Pick out every line of the material below that contains the string "JSON", and copy those lines. Case counts, so a line matches only if its capital and lowercase letters agree with the string.
(begin)
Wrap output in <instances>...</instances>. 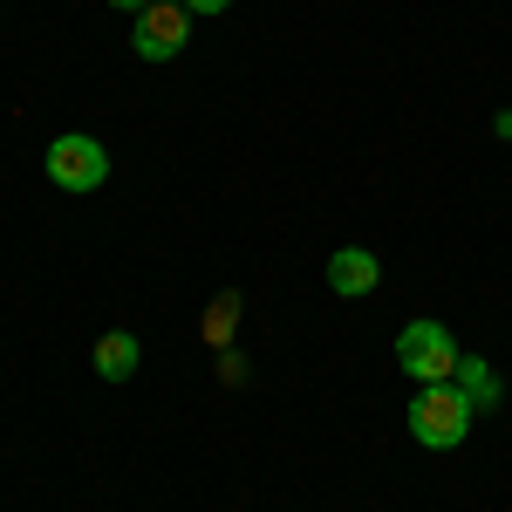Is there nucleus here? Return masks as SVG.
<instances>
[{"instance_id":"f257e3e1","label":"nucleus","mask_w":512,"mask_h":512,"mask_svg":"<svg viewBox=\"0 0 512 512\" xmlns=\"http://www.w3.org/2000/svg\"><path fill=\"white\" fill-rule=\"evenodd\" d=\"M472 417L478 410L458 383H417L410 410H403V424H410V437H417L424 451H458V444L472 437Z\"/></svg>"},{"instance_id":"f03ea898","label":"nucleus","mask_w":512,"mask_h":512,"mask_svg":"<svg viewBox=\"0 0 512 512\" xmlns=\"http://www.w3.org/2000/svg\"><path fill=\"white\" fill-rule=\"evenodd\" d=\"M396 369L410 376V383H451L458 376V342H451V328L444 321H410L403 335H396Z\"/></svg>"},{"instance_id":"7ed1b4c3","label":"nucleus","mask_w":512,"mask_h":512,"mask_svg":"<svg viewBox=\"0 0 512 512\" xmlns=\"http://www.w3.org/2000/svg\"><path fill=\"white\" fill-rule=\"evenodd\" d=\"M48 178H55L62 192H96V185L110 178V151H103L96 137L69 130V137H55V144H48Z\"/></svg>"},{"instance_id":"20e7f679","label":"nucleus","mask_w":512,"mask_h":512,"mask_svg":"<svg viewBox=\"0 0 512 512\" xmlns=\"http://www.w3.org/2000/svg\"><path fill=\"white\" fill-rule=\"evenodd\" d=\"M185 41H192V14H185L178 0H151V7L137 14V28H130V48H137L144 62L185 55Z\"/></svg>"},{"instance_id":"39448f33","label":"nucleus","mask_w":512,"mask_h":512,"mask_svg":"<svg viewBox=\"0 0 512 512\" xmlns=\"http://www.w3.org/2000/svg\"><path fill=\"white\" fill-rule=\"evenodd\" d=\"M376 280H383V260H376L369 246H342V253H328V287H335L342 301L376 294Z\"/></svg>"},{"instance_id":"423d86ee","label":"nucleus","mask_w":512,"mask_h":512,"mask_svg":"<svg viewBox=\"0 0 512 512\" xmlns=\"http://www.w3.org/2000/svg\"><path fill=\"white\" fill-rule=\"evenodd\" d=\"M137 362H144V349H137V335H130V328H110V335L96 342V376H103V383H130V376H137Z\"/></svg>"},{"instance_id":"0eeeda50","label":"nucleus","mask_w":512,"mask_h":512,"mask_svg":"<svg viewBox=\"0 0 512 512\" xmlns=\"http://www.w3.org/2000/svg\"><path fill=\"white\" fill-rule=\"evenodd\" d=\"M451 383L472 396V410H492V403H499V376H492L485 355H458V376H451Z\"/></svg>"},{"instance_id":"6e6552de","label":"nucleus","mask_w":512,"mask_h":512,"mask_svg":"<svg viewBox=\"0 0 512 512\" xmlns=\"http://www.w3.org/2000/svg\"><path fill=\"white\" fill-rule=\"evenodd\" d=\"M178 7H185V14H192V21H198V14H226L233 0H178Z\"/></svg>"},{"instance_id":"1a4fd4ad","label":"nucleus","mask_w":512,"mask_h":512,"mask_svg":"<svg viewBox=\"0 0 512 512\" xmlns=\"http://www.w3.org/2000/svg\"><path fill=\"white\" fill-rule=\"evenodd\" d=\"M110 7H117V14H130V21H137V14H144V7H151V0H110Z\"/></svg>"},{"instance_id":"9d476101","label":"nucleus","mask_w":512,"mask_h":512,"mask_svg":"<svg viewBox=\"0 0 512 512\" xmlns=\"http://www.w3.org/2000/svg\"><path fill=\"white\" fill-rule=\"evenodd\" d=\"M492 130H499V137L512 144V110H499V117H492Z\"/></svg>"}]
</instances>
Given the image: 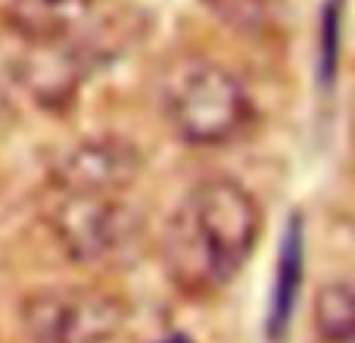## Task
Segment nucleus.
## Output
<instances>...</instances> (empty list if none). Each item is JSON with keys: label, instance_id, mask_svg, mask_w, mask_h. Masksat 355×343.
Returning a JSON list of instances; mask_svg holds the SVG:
(end)
* [THE REPLY]:
<instances>...</instances> (empty list if none). Each item is JSON with keys: label, instance_id, mask_svg, mask_w, mask_h. Masksat 355×343.
Returning a JSON list of instances; mask_svg holds the SVG:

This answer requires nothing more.